"Just to be absolutely clear, you are doing 'Right Click, Get Info, Open With, Change All'?"
Yes, that's precisely what I did.
And, yes - I expected it to open with whatever program I specified - just as Explorer will do in Windows or Nautilus in Ubuntu. My comments resulted from my surprise that I was unable to set AVIs to open with VLC despite my numerous attempts.
And I apologize that I wasn't very clear. I was pretty limited time-wise and didn't remember the exact wording or process. However, I know I did "right click, get info, open with, change all" since that's pretty much the same way it works in Windows - and the same way I set MKVs to play in VLC earlier - on the same machine.
But I think another Slashdot reader has posted the solution:
"I believe you're running into a "feature" that's causing some confusion. If you manually change a document's open with application it segregates itself from the pool of documents that change when you hit "change all" on other documents. In case it's 12:30 and I'm not making sense I'll give an example...
You have a.tif, b.tif, and c.tif. The default program for opening .tif files is Preview and all three files in question are opening with the default. You change a.tif to open with Photoshop. You then change b.tif to open with Firefox and hit the "change all" button. You'd then be left with b and c.tif opening in Firefox, and a.tif opening in Photoshop because you changed it manually from the default. At some point in the future hitting change all on a.tif will both return it to the default pool along with b and c and change the default .tif program to whatever a.tif is set to at that moment.
I think for one reason or another these avi files think they're all out of the pool.
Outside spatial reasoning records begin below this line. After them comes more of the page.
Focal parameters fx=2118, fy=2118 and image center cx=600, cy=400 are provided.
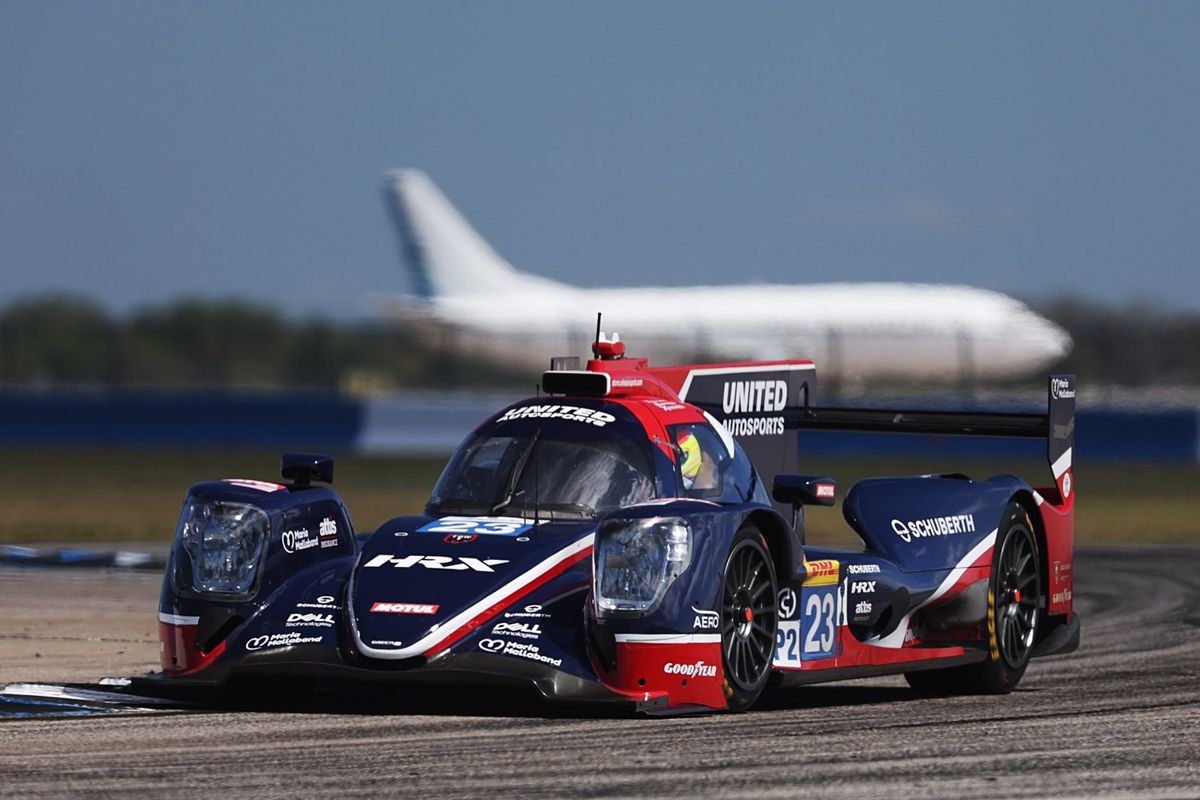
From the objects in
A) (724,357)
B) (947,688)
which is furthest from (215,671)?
(724,357)

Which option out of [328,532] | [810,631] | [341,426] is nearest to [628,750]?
[810,631]

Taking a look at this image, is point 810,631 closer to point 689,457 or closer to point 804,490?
point 804,490

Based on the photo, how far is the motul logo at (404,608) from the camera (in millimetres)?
7727

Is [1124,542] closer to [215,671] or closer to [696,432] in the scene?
[696,432]

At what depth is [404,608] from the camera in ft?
25.4

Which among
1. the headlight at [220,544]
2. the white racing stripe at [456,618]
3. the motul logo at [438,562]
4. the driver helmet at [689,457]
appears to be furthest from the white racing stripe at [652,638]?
the headlight at [220,544]

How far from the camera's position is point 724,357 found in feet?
125

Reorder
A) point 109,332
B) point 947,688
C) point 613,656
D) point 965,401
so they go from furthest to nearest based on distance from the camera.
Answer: point 109,332
point 965,401
point 947,688
point 613,656

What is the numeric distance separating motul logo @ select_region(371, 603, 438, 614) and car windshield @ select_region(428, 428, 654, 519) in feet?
→ 3.19

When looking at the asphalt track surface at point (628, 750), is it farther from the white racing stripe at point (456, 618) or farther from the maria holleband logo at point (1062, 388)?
the maria holleband logo at point (1062, 388)

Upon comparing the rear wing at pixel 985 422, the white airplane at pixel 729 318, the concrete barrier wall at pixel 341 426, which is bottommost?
the concrete barrier wall at pixel 341 426

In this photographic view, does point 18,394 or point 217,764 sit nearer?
point 217,764

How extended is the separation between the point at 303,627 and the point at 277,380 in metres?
35.2

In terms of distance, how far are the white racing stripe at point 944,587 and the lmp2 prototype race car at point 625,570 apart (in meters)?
0.01
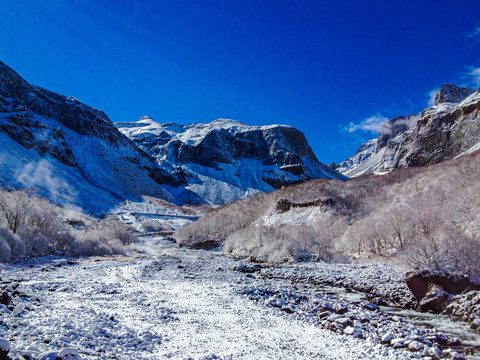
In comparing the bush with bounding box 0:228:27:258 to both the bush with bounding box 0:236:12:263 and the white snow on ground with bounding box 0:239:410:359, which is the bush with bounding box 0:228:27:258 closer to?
the bush with bounding box 0:236:12:263

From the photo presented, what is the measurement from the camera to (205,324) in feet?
32.8

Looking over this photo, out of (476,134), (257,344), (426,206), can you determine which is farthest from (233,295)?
(476,134)

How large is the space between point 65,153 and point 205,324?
5392 inches

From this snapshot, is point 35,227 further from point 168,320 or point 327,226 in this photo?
point 327,226

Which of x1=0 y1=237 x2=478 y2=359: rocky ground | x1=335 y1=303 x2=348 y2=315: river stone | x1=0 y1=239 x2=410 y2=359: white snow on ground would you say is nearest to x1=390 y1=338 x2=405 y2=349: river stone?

You can change the files already on your drive to use the default quickly by using the Find command to find all files ending in .avi on the computer, then hitting select all and then command-option-i to bring up the inspector. Then change them to open with the program of your choice and hit change all.
Hope this helps, works, makes sense, and wasn't too wordy (I don't know how well you know your way around the MacOS so I explained a bit more than usual)."